Count the lines of the records that contain the string "wave", and give only that number.

## Data supplied

┄┄┄┄┄┄

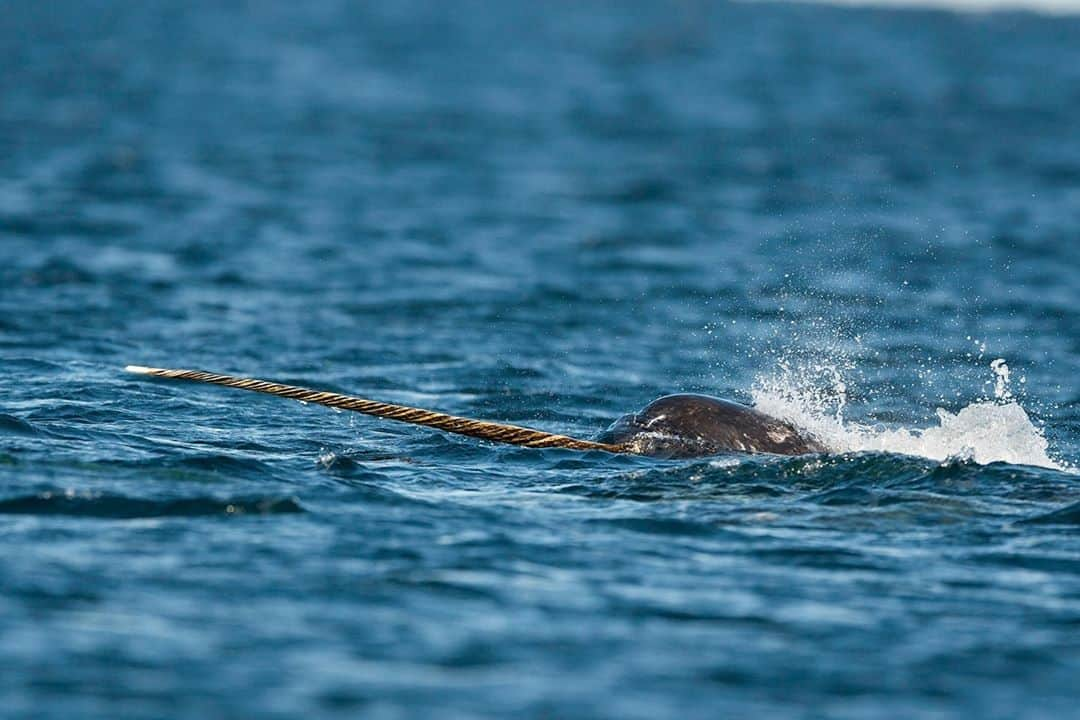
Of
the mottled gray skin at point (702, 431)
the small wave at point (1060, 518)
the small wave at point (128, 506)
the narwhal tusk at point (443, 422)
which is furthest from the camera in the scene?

┄┄┄┄┄┄

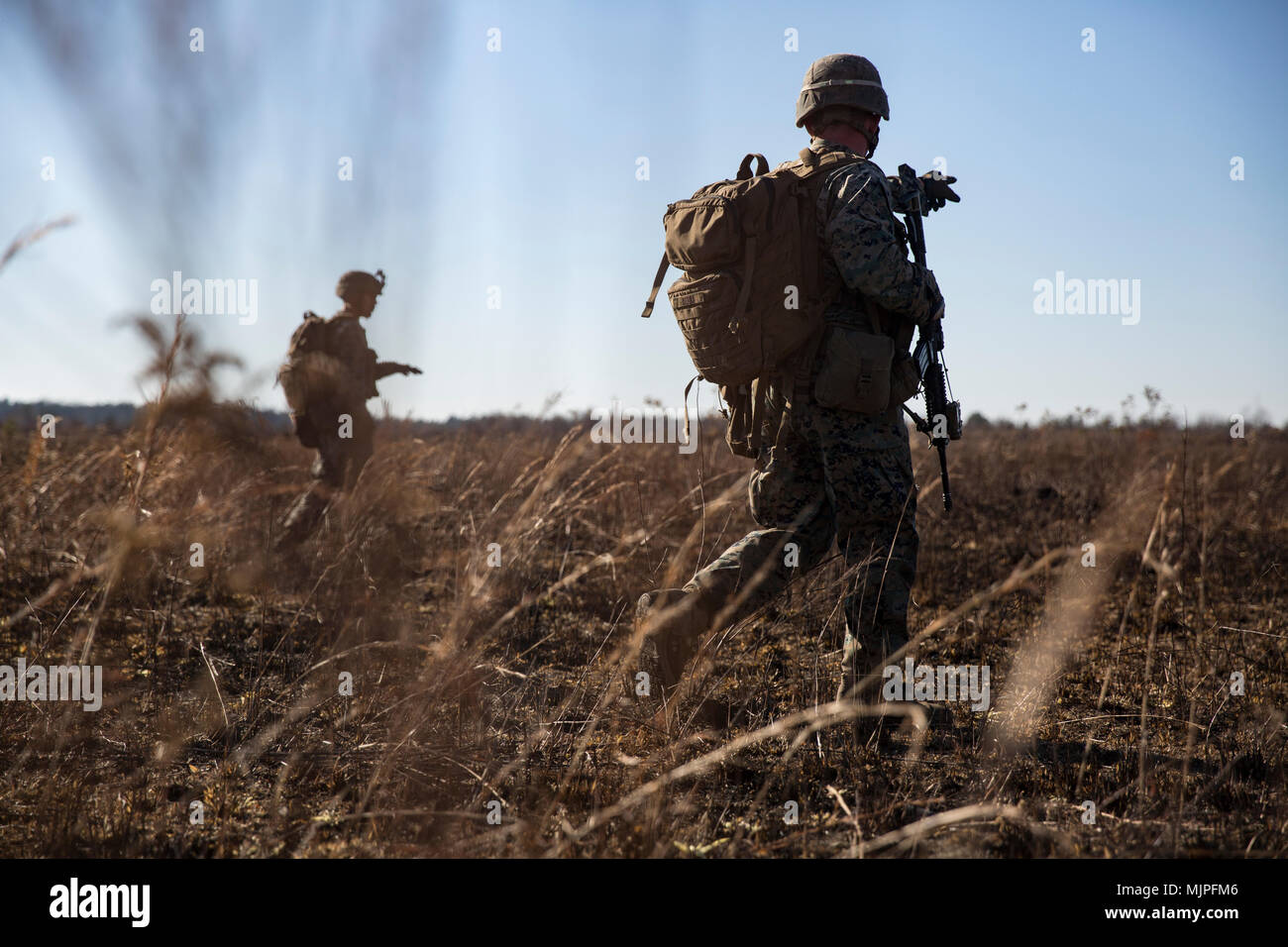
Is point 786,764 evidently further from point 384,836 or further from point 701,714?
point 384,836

┄┄┄┄┄┄

## Written solution
2